Tuesday, May 20, 2014

Locke


LOCKE (Steven Wright, 2013)

While the future of the planet often hangs in the balance in action and superhero movies, LOCKE puts one man’s world in jeopardy and is no less tense because of the more intimate scale. Writer-director Steven Knight sets the film almost entirely inside a BMW that Ivan Locke (Tom Hardy) is driving to London for a reason that gradually gets revealed. On the eve of a major job the construction foreman takes off knowing full well that his actions will lead to his firing. Conscientious to a fault, he still plans to talk a co-worker through the steps needed to prepare for the big pour the next morning. Locke also uses the car’s in-dash system to stay in communication with his family and the anxious woman he’s going to see.

Information is scarce at first in LOCKE, so all markers in the situation are fraught with possibilities. Locke is ill and gets choked up telling one of his sons that he loves him. Might he have been poisoned and has just an hour or two to live? Considering the importance of what he’s abandoning, is someone twisting his arm? The answers turn out to be more ordinary than films like this lead us to anticipate. Locke had a one night stand with his lonely 43-year-old assistant Bethan (Olivia Colman) during an out-of-town assignment. She is now in the hospital to give birth to his child two months early and has no one else to turn to, which is why he’s racing to see her and potentially ruining a fifteen-year-old marriage that has produced two sons. Still furious at his own father’s absence and poor example, Locke is compelled to be at the birth and provide the baby with his name.

With its single, confined setting and Hardy’s face the only one seen on screen, LOCKE runs the risk of being a gimmicky exercise in working with creative limitations. Wright’s decision to have Locke speak with his father as if he’s a ghost along for the ride is a theatrical flourish that doesn’t hit the mark, but otherwise he manages the smallness to the film’s advantage. The car is Locke’s master control room from where everyone he needs to reach is a button away. It’s also an oasis shielding him from the consequences of his choices until he’s off the expressway.

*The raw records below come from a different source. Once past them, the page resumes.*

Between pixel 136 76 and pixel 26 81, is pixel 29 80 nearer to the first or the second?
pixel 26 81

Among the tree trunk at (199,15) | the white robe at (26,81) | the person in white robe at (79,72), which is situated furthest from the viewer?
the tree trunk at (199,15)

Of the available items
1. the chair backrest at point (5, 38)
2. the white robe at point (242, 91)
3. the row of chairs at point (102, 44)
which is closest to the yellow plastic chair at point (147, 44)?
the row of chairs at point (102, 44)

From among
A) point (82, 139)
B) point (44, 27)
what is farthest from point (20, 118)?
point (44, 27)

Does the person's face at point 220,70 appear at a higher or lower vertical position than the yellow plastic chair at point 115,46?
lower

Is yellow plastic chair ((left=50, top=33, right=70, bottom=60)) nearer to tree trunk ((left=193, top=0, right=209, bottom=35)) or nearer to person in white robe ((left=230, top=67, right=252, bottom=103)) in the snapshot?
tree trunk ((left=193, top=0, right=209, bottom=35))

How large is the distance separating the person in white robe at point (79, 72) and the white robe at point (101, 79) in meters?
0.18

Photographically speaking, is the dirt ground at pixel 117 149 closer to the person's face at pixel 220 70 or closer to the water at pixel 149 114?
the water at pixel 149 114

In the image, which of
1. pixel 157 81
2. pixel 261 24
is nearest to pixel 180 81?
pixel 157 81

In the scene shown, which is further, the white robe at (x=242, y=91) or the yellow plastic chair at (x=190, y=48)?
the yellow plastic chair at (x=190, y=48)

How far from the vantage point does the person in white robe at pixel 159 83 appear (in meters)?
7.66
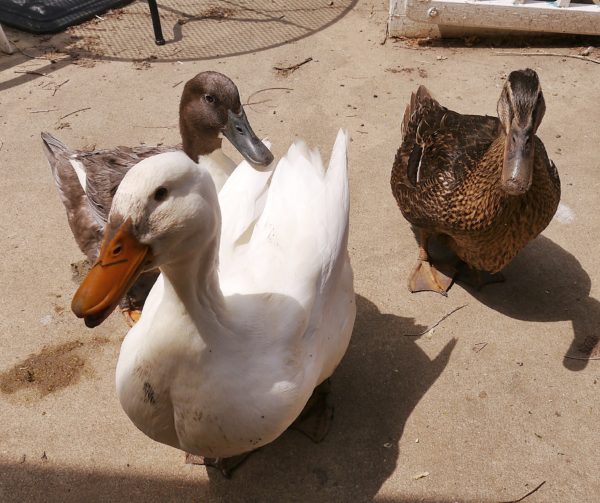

There are only so many camera set-ups available inside and outside the automobile, but Hardy holds attention by making his character hard to read despite having access to his private thoughts and feelings. Locke assesses and acts on his predicament in purely rational terms and sticks to noble and reckless choices. Ironically, this has the effect of making him more unpredictable. His journey remains suspenseful because Locke thinks everything can be solved by following the proper procedures. From phone call to phone call the camera lingers on the only visually present actor as Locke methodically attends to matters at home, the workplace, and the hospital. Hardy’s calmness suggests everything will be all right, yet this faith in doing what he perceives as the right thing, even if it ruins his marriage and career, is contrary to everything else he believes. As a builder he knows that if a foundation fails, everything on it crumbles too. Nevertheless, he’s willing to take that chance with his life. His process is riveting to watch.